Dallas-based EDS Credit Union said its Friday purchase/assumption of the long-troubled $98 million Ensign FCU of Henderson, Nev. fits well into its long-term branding strategy.
The strategy "contains a national trademark which we've applied for" as it employs the InTouch name, its president/CEO Kent Lugrand said Monday.
Under a deal arranged by NCUA, the $772 million EDS, of Plano, with 8% capital said it had been approached by the agency last July and suspected "there were perhaps more than half a dozen other bidders though I don't know for sure," said Lugrand.
As for Ensign, the suburban Las Vegas CU only last month was reported "insolvent" by the Las Vegas media after it succumbed to large loan losses amid the deepening recession that has now taken four Nevada CUs and about the same number of banks.

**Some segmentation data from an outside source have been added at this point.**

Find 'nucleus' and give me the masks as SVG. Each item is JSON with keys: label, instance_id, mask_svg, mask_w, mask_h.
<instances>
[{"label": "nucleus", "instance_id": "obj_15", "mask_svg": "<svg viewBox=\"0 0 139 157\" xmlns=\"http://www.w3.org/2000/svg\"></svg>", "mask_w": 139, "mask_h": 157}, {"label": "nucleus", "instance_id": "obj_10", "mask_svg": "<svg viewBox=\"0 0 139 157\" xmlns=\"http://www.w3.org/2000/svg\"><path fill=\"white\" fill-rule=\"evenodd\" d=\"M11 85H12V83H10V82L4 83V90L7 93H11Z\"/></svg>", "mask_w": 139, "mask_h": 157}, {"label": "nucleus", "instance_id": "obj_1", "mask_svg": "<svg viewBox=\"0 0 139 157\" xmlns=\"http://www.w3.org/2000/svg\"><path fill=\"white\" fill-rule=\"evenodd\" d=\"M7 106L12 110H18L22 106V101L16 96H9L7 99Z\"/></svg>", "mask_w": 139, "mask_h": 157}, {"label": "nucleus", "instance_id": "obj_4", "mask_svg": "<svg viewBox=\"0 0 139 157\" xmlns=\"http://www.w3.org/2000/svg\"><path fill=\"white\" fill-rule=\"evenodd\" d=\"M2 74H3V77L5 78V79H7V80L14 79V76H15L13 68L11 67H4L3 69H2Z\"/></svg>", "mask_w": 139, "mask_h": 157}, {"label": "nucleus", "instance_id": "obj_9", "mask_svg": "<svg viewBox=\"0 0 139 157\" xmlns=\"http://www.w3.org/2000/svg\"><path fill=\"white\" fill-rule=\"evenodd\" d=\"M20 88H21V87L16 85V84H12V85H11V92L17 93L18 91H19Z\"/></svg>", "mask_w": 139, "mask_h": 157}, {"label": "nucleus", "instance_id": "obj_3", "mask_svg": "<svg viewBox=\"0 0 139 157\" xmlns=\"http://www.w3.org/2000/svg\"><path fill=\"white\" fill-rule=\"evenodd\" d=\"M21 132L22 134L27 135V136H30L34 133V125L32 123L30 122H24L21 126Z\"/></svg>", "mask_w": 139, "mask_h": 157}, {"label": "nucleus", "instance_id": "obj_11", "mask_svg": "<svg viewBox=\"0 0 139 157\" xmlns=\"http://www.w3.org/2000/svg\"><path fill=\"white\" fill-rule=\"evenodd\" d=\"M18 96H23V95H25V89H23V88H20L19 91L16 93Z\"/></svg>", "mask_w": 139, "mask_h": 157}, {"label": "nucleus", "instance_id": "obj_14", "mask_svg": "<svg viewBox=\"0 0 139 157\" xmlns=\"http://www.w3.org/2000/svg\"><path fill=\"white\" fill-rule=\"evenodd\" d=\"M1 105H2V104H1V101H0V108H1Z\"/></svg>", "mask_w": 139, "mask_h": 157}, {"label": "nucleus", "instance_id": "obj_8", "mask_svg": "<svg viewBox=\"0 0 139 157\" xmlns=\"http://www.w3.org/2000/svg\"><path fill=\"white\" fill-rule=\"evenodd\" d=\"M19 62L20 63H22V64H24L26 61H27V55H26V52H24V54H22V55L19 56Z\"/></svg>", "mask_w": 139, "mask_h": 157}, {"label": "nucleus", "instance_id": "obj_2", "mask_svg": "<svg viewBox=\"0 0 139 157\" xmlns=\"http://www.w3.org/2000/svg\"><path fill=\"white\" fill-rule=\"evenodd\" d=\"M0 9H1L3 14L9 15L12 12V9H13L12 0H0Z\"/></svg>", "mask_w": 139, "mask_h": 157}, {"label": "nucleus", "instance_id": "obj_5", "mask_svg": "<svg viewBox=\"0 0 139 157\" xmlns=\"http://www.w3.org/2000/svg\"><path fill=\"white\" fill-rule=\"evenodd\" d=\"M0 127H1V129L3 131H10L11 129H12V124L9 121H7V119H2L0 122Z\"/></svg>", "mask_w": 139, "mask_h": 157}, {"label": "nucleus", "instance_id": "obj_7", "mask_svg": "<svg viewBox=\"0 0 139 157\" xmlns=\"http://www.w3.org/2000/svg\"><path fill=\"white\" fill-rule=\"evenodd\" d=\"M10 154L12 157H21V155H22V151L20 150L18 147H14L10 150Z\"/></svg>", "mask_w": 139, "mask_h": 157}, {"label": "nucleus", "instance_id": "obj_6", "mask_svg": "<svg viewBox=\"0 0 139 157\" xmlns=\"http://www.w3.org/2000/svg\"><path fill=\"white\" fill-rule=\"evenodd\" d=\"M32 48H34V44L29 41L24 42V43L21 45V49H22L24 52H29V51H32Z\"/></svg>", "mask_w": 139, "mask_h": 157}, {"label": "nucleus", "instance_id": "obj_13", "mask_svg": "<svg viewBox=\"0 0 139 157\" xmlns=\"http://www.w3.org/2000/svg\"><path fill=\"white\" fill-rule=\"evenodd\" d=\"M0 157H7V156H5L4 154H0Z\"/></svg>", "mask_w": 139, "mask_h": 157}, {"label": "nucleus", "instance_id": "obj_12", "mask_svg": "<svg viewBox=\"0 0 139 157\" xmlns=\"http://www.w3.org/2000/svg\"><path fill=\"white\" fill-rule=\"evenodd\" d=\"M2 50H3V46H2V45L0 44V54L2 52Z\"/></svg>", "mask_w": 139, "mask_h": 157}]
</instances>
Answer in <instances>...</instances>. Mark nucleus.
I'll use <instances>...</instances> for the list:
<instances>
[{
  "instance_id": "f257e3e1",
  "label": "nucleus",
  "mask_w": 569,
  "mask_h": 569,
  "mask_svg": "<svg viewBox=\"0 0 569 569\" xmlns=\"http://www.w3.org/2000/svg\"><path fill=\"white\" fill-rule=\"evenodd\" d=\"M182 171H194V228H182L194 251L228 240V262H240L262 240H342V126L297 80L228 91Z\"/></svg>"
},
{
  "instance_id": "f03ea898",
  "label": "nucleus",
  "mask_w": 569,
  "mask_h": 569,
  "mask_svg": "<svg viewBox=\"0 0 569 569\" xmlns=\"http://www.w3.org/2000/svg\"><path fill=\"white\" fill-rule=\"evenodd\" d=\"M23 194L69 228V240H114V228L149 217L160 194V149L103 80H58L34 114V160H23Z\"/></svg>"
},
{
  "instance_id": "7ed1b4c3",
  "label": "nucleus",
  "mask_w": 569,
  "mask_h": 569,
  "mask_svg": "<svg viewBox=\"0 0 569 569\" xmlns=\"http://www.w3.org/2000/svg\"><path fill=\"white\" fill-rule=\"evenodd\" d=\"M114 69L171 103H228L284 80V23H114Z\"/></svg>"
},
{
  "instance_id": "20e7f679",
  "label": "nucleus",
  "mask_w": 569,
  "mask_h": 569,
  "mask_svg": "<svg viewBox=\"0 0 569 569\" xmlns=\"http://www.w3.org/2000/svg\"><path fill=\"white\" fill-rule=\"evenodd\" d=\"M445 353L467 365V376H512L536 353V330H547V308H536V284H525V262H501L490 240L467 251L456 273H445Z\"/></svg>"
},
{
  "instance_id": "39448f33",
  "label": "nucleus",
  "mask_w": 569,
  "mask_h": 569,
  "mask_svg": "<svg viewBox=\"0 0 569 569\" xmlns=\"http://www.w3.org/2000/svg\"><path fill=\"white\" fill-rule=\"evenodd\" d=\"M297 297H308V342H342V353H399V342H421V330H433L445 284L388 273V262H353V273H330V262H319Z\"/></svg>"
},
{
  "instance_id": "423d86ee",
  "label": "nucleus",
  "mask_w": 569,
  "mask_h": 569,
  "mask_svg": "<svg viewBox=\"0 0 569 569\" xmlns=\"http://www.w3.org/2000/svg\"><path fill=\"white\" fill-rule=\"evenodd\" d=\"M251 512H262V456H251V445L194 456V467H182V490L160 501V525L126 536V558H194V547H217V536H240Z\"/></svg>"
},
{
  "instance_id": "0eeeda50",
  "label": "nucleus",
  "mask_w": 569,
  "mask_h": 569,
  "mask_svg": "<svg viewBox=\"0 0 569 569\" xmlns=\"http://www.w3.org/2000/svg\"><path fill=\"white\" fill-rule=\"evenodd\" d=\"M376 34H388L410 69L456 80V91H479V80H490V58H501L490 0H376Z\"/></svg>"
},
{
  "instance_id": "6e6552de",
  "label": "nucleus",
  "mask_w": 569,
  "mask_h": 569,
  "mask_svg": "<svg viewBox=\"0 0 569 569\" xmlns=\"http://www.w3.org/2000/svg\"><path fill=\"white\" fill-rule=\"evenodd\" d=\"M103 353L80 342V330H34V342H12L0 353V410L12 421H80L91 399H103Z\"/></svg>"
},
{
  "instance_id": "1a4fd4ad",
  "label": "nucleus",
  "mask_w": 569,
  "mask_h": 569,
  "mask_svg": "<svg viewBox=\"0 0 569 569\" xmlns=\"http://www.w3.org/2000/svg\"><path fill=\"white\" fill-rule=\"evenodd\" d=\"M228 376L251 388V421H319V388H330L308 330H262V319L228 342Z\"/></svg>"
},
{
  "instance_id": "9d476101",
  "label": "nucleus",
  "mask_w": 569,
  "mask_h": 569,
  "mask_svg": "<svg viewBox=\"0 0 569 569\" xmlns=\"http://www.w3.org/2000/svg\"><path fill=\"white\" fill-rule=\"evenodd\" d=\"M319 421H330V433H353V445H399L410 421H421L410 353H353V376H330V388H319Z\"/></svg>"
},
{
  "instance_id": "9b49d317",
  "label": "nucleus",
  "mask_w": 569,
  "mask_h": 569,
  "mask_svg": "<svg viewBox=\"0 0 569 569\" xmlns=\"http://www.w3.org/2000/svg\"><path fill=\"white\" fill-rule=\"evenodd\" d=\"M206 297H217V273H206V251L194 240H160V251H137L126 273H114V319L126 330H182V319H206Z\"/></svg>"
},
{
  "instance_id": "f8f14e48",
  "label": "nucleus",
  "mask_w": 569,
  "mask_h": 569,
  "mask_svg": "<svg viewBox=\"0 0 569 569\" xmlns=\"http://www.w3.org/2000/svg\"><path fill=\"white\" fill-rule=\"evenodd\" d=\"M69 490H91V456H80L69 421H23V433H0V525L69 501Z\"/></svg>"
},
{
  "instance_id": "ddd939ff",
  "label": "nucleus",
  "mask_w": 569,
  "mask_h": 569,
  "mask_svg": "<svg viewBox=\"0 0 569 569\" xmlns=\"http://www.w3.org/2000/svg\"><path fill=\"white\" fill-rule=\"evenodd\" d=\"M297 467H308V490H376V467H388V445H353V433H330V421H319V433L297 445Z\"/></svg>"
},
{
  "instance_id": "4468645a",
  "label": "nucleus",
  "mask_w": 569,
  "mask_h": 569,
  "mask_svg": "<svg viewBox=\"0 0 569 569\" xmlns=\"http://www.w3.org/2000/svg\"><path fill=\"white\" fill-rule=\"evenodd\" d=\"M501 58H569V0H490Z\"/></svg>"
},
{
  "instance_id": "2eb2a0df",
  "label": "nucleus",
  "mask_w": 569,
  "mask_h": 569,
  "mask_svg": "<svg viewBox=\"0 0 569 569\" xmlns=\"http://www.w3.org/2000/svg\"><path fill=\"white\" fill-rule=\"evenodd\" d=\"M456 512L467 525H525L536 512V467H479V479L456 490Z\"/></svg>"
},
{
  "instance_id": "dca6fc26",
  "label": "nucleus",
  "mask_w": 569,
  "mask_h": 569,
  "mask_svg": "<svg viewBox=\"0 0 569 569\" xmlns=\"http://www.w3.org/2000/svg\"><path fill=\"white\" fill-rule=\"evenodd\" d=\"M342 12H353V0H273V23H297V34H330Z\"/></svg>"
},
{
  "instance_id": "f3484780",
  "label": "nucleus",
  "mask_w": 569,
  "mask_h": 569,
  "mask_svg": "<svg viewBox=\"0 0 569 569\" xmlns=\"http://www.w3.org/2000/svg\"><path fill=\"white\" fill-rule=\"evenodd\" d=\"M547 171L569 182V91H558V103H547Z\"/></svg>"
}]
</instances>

"The 'brand charter' of Ensign FCU was very much in alignment with that of EDS Credit Union," said Lugrand noting that the "the decision to acquire Ensign wasn't based on the short-term economic challenges in Nevada" but was made because of the "fit" on EDS geographic diversification strategy.
EDS, formed out of Ross Perot's old Electronic Data Systems and later bought by Hewlett Packard Corp. now has members in all 50 states spurring its national footprint for the "InTouch" trademark, said Lugrand.
Initially, EDS expects the InTouch name to win approval by the Texas Credit Union Department by year-end and then await later trademark clearance from the U.S. Patent Office. EDS has been researching a rebranding "for four years and we've gone through 500 names," noted Lugrand.